— Нет? — Збруев резко сбавил обороты и взял на тон ниже. На него эта манера, как оказалось, тоже действовала как холодный душ. Сев в кресло и немного успокоившись, он продолжил: — У меня плохие новости, товарищи офицеры. Знаете кому принадлежала найденная вами помада?
— Кому? — на автомате спросил Днёв, хотя задавать этот вопрос, в общем-то, и не требовалось.
— Елене Дмитриевой.
— Что…той самой?… — чуть не поперхнулся подполковник.
— Той самой, Елене Станиславовне Дмитриевой — дочери члена Центрального комитета Национал-коммунистической партии.
Збруев сделал паузу, чтобы у слушающих было время усвоить сказанное им.
— Но откуда это известно? — спросила Лада.

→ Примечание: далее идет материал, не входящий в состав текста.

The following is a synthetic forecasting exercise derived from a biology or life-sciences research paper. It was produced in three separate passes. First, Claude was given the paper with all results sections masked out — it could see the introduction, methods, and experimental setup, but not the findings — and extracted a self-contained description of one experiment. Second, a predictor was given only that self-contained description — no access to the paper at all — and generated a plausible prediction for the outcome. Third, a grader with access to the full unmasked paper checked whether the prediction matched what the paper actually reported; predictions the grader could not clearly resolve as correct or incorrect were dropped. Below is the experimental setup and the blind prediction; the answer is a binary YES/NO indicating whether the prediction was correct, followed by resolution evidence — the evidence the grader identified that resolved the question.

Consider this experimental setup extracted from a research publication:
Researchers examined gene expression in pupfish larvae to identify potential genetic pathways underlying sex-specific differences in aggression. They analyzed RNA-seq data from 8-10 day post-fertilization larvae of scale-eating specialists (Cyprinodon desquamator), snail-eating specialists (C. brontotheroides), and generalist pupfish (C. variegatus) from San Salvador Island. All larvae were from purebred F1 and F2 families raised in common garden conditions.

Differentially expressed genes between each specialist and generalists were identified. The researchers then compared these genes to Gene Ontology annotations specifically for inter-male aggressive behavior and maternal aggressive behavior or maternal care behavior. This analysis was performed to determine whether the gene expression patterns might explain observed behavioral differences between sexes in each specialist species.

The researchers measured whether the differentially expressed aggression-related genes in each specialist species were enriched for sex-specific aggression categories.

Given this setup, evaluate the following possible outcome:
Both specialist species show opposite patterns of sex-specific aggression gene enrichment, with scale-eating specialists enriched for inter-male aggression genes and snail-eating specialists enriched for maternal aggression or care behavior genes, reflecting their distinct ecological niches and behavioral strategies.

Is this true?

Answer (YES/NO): NO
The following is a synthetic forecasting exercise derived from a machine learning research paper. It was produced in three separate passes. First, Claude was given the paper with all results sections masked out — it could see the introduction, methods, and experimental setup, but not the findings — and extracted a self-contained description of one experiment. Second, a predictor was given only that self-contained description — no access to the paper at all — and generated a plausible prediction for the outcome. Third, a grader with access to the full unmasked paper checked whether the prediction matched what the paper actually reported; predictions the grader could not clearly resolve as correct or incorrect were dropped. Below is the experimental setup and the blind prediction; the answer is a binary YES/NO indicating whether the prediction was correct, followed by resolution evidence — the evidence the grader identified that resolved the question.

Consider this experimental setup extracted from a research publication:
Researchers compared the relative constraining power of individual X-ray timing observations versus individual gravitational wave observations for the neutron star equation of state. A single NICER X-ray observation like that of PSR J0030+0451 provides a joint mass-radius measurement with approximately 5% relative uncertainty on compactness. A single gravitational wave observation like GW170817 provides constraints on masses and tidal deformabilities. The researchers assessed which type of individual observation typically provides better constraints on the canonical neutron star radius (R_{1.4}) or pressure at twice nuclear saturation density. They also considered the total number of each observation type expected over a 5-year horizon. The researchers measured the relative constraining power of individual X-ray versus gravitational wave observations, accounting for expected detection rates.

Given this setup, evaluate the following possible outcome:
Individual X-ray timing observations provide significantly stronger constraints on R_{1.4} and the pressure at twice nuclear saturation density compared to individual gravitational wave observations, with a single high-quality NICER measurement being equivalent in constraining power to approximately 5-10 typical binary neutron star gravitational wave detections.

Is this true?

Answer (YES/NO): NO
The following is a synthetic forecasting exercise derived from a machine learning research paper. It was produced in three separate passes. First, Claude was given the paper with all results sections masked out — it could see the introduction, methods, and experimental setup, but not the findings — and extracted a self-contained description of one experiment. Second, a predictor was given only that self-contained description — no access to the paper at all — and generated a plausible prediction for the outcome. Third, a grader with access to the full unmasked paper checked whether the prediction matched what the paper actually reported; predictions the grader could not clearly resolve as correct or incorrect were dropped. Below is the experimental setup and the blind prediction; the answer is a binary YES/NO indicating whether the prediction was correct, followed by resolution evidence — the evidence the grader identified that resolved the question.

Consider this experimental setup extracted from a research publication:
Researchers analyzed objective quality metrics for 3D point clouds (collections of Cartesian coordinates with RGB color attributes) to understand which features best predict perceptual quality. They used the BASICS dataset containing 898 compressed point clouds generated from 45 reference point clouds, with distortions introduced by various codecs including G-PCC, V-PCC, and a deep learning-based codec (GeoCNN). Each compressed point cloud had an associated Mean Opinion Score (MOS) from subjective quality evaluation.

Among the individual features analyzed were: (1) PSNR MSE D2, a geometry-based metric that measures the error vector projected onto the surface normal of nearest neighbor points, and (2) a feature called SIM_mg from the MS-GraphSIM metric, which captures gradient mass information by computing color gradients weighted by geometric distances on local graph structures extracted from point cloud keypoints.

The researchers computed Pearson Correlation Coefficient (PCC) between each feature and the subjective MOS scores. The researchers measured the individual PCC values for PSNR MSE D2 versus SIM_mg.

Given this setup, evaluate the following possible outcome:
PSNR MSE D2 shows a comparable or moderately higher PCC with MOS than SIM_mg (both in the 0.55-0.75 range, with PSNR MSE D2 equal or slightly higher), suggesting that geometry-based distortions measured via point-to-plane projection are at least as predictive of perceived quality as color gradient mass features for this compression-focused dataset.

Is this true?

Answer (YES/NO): NO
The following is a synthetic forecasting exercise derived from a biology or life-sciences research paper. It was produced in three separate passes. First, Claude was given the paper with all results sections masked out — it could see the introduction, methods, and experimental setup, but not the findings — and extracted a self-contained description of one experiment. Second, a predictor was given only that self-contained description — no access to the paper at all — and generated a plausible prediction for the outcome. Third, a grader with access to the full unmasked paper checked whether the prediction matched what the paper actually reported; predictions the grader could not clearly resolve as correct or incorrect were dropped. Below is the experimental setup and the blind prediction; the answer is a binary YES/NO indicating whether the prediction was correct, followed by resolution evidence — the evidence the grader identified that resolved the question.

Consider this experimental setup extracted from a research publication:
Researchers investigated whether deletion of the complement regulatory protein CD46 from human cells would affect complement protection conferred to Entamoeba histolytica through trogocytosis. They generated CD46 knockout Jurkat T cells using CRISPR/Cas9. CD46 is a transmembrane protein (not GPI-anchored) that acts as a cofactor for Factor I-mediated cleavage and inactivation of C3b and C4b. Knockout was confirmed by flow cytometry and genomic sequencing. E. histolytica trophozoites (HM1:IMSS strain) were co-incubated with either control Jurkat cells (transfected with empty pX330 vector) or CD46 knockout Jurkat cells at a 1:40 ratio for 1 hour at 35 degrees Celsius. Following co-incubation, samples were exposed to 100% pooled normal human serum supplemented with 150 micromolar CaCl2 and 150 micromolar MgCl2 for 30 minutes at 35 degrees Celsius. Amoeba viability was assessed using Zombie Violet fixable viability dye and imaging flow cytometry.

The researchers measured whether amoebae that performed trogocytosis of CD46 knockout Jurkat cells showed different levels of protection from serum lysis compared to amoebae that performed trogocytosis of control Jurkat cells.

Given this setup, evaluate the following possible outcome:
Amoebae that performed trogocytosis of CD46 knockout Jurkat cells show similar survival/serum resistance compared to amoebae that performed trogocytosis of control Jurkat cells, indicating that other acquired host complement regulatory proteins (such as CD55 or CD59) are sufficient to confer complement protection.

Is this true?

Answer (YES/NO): YES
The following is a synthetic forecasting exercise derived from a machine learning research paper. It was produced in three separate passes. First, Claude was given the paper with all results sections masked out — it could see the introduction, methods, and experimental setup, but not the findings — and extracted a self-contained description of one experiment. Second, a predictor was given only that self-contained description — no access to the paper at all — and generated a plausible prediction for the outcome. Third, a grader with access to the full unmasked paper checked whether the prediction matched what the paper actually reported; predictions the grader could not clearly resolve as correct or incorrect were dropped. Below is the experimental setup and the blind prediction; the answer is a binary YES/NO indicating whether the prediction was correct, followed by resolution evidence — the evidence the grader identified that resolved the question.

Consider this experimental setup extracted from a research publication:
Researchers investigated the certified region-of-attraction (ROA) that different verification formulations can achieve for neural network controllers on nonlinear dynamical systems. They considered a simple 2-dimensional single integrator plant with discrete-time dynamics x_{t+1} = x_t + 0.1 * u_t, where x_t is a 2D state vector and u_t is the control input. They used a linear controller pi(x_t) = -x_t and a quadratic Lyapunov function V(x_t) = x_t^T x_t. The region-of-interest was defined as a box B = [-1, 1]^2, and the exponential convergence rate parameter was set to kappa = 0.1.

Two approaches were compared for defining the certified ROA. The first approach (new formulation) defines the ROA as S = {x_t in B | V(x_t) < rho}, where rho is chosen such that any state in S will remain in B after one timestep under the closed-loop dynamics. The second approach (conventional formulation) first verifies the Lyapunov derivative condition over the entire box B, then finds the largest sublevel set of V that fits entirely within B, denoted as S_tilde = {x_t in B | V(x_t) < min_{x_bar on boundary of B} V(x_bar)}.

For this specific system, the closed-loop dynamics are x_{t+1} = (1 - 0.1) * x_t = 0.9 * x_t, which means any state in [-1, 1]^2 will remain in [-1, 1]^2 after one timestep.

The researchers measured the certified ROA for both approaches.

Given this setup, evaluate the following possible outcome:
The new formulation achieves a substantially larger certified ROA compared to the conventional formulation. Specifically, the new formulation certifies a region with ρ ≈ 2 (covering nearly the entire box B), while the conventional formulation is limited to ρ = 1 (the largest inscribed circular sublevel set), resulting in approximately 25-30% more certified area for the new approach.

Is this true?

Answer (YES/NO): NO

— Оттуда, откуда вы недавно приехали, ничего толком не узнав! — снова повысил голос генерал. — Говорю же, под трибунал вас обоих мало… Но и это еще не все. Есть новость и куда хуже.
И он начал рассказывать.
— Теперь, когда все успокоились, можно начинать. — Крот сидел за столом председательствующего и высокомерно осматривал волков. — Итак, первое. Несмотря на то, что из-за Грома операция оказалась под угрозой срыва, она все-таки была осуществлена. Объект уничтожен. Вместе с ним подверглась уничтожению и его семья. Второе: с сегодняшнего дня расклад внутри организации меняется, если можно так выразиться. Это вынужденная мера, но последние события, а если быть точнее, то слабость некоторых членов организации, готовых в любой момент пойти на попятную, убедили меня, что другого выхода просто нет.
Волки напряженно слушали своего председателя. Большинство курило.
— Я поясню, что я имею ввиду, — продолжал тем временем Крот. — На мой взгляд, пора переходить к более решительным метод борьбы. Все эти игры в партизан, конечно, имеют свой эффект, но, говоря откровенно, эффект этот весьма незначительный. Так мы можем, конечно, еще некоторое время подержать власть в напряжении, но толку от этого не будет никакого…
— Как это никакого? — возмутился кто-то из присутствующих. — Акции имеют огромный резонанс!
— Только в ваших фантазиях, к сожалению, — довольно жестко ответил ему Крот. — И эти фантазии мне надоели. И не только мне, господа.
В комнате возникло оживление. Молодые люди начали перешептываться и кидать боязливые взгляды то на Крота, то на Грома. Впрочем, и сам Гром выглядел весьма растерянным в этот момент. До этого он стоял, упершись плечом о стену, скрестив руки на груди, и снисходительно слушал речь товарища по оружию, но услышав о том, что «фантазии» надоели не только Кроту, выпрямился и уставился почему-то в потолок, словно ища там ответа или поддержки.